▶ _RUMUSAN SOAL_:
Berdasarkan kutipan halaman tentang rencana amandemen UUD 1945, jelaskan mengapa wacana itu sempat menghilang.

▶ _KUTIPAN HALAMAN_:
:::::

Berdasarkan penelusuran Tirto, rencana amandemen UUD 1945 sempat disuarakan pada Oktober 2019. Kala itu, Ketua Umum Partai Nasional Demokrat (Nasdem) Surya Paloh bertemu dengan Ketua Umum Partai Gerindra Prabowo Subianto dan keduanya sepakat untuk mengamandemen UUD 1945 secara menyeluruh. Paloh menyoroti beberapa poin dalam rencana amandemen itu. Pertama, menghidupkan lagi GBHN; kedua, mengatur ulang keserempakan dalam pemilihan umum.
Wakil Ketua MPR Hidayat Nur Wahid menyebut memang Partai Nasdem-lah yang paling gencar mendorong agar masa jabatan presiden ditambah jadi tiga periode, sementara PKB ingin presiden kembali dipilih MPR.
Wacana itu menghilang seiring penegasan Jokowi menolak penambahan masa jabatan presiden dan kembali mengemuka sekarang.

:::::

▶ _INFORMASI HASIL EKSTRAKSI_:
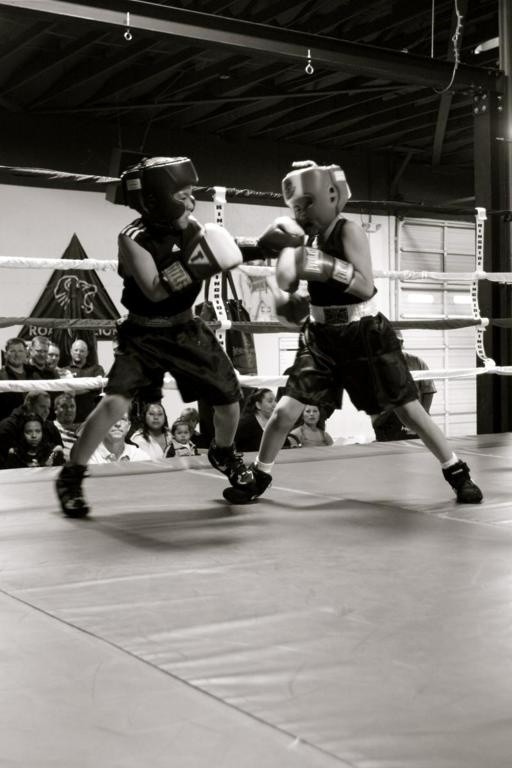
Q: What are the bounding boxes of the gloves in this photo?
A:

:::::

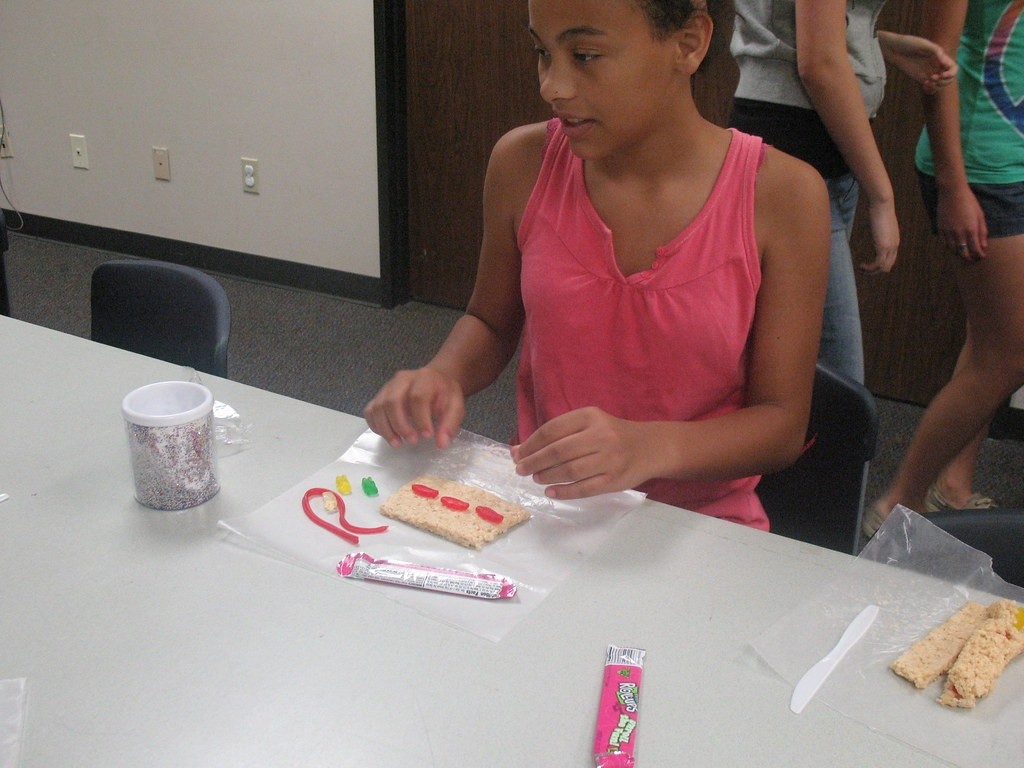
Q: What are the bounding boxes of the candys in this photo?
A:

:::::

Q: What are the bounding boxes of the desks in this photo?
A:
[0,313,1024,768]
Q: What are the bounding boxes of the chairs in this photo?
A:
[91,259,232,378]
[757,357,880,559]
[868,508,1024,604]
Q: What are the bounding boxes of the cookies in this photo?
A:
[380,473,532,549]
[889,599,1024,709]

:::::

▶ _JAWABAN AKHIR_:
Wacana itu menghilang seiring penegasan Jokowi yang menolak penambahan masa jabatan presiden.